Hamburg ist Deutschlands Tor zur Welt und der bedeutendste Hafenstandort für Gefahrgut im Norden. Ein großer Kupferrecycler am Hamburger Hafen, eine große Raffinerie in Harburg und der Chemiepark an der Süderelbe erzeugen ein enormes Transportvolumen für chemische und petrochemische Erzeugnisse. Über die A1, A7 und A24 ist Hamburg an alle norddeutschen Wirtschaftsräume angebunden. Der Hamburger Hafen ist zudem Europas drittgrößter Containerhafen mit eigenem Gefahrgutterminal.
Der Hamburger Hafen ist mit über 130 Millionen Tonnen Jahresumschlag einer der wichtigsten Gefahrgutumschlagplätze Europas. Ein bedeutendes Metallverarbeitungsunternehmen als weltgrößter Kupferrecycler verarbeitet und versendet Schwefelsäure, Kupfersulfat und weitere chemische Nebenprodukte. Die große Raffinerie in Hamburg-Harburg mit einer Kapazität von über 300.000 Barrel pro Tag erzeugt Kraft- und Schmierstoffe, die per ADR-Transport weiterverteilt werden. Am Chemiepark Süderelbe sind weitere Chemieunternehmen angesiedelt, die regelmäßig Gefahrgut versenden.
Hamburg liegt am Schnittpunkt der Autobahnen A1 (Richtung Bremen/Ruhrgebiet), A7 (Richtung Hannover/Süden) und A24 (Richtung Berlin). Der Elbtunnel (A7) und die Köhlbrandbrücke ermöglichen schnelle Hafenanbindungen. Für Gefahrguttransporte bietet Hamburg ideale Voraussetzungen, da Hafen, Raffinerie und Chemieparks innerhalb weniger Kilometer liegen und eine konsolidierte Routenplanung ermöglichen.
Gefahrgut Express ist in Hamburg mit eigenen ADR-Fahrzeugen und geschultem Gefahrgutpersonal präsentiert. Wir bedienen tägliche Routen zwischen dem Hamburger Hafen und den Chemieparks in Brunsbüttel, Stade und Marl. In Zusammenarbeit mit unserem Logisticoo-Partner logisticoo.com koordinieren wir multimodale Gefahrgutlösungen, und für Messe- und Eventlogistik im Hamburger Raum steht unser Schwesterunternehmen fairevent-logistics.com bereit.
Drei Quellen prägen Hamburgs ADR-Aufkommen: eine große Kupferhütte auf der Peute mit täglichen Schwefelsäure-Mengen aus der Kupferproduktion, eine Erdölraffinerie in Harburg mit Kraft- und Schmierstoffen sowie der Seehafen als Schnittstelle zwischen ADR und IMDG. Dazu kommen Chemiedistributeure und Tanklager entlang der Süderelbe.
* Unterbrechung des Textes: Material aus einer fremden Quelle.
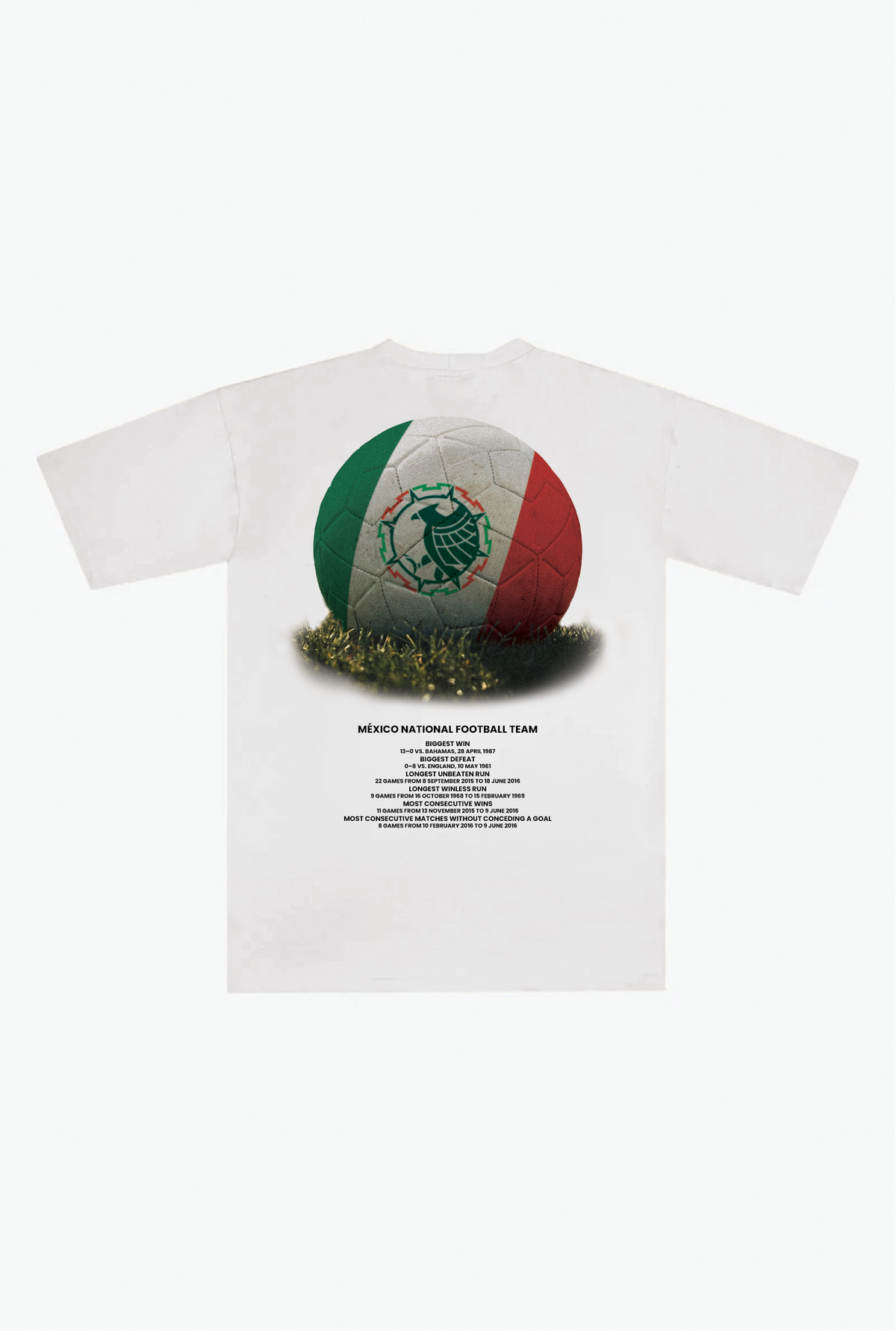 Mexico Football Heavyweight T-Shirt - White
Der Elbtunnel (A7) unterliegt ADR-Tunnelbeschränkungen – kennzeichnungspflichtige Transporte weichen je nach Klasse über die Elbbrücken aus, was wir in der Routenplanung von Anfang an berücksichtigen. Die Containerterminals sind ISPS-pflichtig: Zufahrt nur mit Voranmeldung, gültigem Ausweis und vollständiger Gefahrgutdeklaration. Verladefenster im Hafen takten wir gegen den Berufsverkehr vor den Elbbrücken.
Wir prüfen vor jeder Fahrt die Tunnelkategorie der geladenen Güter. Kennzeichnungspflichtige Transporte, die den Elbtunnel nicht passieren dürfen, führen wir über die Elbbrücken oder großräumig um Hamburg herum – mit realistischer Fahrzeitkalkulation, damit Verlade- und Terminfenster trotzdem halten.
Ja, wir fahren Vor- und Nachläufe zu den ISPS-pflichtigen Containerterminals inklusive Voranmeldung und Interchange. An der ADR-IMDG-Schnittstelle gleichen wir Deklaration, Placards und Verpackung ab, damit der Container ohne Beanstandung angenommen beziehungsweise ausgeliefert wird.